Ti piace vincere facile
«L’insinuazione che più mi pesa è che abbia intrapreso questo percorso per vincere più facilmente. Al di là della superficialità disarmante, ricordo che di titoli italiani Fispes ne avevo già vinti 11 prima di iniziare la transizione».
«Gli effetti collaterali della terapia ormonale sono incontrovertibili: otto decimi persi nei 100 m, oltre un secondo e mezzo nei 200 m, 12” nei 400 m, per non parlare della contrazione della massa muscolare».
«Lo sport è un mondo assolutamente sessista: sei giudicata in base al tuo corpo e sembra non ci sia modo di uscire dalla catalogazione binaria uomo/donna.
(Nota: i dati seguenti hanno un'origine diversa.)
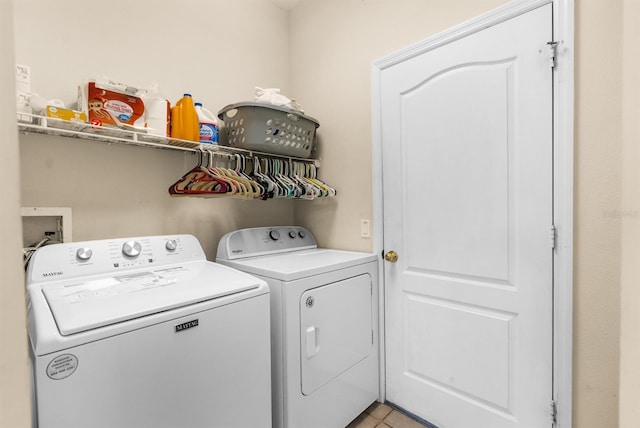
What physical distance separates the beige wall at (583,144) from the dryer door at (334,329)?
1.35 ft

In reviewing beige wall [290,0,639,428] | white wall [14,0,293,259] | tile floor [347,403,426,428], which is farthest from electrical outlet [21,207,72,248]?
tile floor [347,403,426,428]

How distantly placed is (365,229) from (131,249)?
1353mm

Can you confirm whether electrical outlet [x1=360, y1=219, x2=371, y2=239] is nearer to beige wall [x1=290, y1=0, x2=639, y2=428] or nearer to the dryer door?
beige wall [x1=290, y1=0, x2=639, y2=428]

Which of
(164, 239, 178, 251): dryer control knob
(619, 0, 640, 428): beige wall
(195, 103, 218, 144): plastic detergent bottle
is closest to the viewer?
(619, 0, 640, 428): beige wall

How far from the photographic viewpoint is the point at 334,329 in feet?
5.38

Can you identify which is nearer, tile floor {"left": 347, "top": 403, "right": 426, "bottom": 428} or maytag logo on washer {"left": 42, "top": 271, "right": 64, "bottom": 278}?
maytag logo on washer {"left": 42, "top": 271, "right": 64, "bottom": 278}

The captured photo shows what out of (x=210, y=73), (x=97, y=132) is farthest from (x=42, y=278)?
(x=210, y=73)

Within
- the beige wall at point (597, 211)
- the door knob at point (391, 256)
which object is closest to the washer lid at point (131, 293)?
the door knob at point (391, 256)

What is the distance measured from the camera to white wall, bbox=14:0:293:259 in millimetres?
1407

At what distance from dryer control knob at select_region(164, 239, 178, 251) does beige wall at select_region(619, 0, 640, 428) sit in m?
1.68

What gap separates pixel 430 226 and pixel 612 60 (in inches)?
40.0

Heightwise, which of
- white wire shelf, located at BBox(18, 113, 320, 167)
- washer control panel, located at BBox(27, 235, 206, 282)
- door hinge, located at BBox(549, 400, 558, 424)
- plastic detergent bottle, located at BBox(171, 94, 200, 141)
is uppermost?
plastic detergent bottle, located at BBox(171, 94, 200, 141)

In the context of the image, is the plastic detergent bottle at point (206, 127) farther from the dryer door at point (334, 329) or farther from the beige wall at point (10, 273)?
the beige wall at point (10, 273)

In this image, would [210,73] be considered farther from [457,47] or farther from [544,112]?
[544,112]
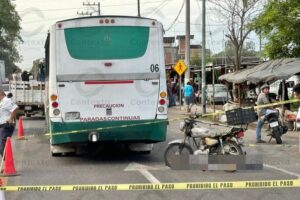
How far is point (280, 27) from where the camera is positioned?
23.4m

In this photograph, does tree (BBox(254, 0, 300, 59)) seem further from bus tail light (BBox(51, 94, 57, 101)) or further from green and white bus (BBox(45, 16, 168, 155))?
bus tail light (BBox(51, 94, 57, 101))

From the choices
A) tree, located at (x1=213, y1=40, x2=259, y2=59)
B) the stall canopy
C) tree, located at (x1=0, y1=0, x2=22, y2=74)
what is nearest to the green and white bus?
the stall canopy

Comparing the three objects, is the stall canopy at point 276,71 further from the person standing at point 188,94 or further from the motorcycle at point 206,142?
the motorcycle at point 206,142

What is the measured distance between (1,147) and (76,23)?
3.07 meters

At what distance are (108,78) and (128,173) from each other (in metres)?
2.27

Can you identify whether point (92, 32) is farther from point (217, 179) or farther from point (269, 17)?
point (269, 17)

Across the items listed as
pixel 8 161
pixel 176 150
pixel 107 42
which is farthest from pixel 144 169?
pixel 107 42

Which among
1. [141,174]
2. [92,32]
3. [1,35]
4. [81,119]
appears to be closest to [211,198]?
[141,174]

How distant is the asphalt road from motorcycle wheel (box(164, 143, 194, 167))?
219 millimetres

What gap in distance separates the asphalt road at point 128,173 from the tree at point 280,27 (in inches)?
328

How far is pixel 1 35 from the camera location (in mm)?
90188

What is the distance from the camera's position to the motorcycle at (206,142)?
36.7ft

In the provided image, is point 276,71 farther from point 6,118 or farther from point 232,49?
point 232,49

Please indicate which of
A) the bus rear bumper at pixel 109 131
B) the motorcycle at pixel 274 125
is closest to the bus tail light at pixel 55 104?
the bus rear bumper at pixel 109 131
È lecito che le mie avversarie abbiano delle perplessità, ma è bene che sappiano che rispetto tutti i limiti stabiliti».
«Sono un’agonista nata e ho sempre voluto primeggiare in tutto. Improvvisamente, però, non mi sarebbe dispiaciuto arrivare seconda e trovarmi la strada spianata da un’altra atleta trans cui veniva riconosciuto il diritto di gareggiare. In Italia serve più cultura, non soltanto sportiva».
«Al di là delle vittorie, l’unica volta in cui ho fatto festeggiato è stato quando la Fispes ha ufficializzato che io, Valentina, avrei potuto regolarmente gareggiare nella categoria femminile. La mia transizione non è stata una scelta di coraggio, ma di necessità».
Le convocate e i convocati alle Paralimpiadi 2024
Sono 15 le atlete e gli atleti italiani convocati alle Paralimpiadi di Parigi, in programma dal 28 agosto all’8 settembre 2024. Sette donne e otto uomini: Assunta Legnante nel getto del peso e lancio del disco F11, Martina Caironi nei 100 e nel salto in lungo T63, Ambra Sabatini nei 100 T63,
Monica Contrafatto nei 100 T63, Valentina Petrillo nei 200 e 400 T12, Giuliana Chiara Filippi nei 100 e salto in lungo T64, Arjola Dedaj nei 100 e salto in lungo T11 (con la guida Alessandro Galbiati), Maxcel Amo Manu nei 100 e 200 T64, Marco Cicchetti nei 100 e salto in lungo T44,
Giuseppe Campoccio nel getto del peso e lancio del giavellotto F33, Ndiaga Dieng nei 400 e 1500 T20, Oney Tapia nel lancio del disco e getto del peso F11, Fabio Bottazzini nei 100 e 200 T64, Rigivan Ganeshamoorthy nel lancio del disco e lancio del giavellotto F52, Francesco Loragno nei 100 e 200 T64.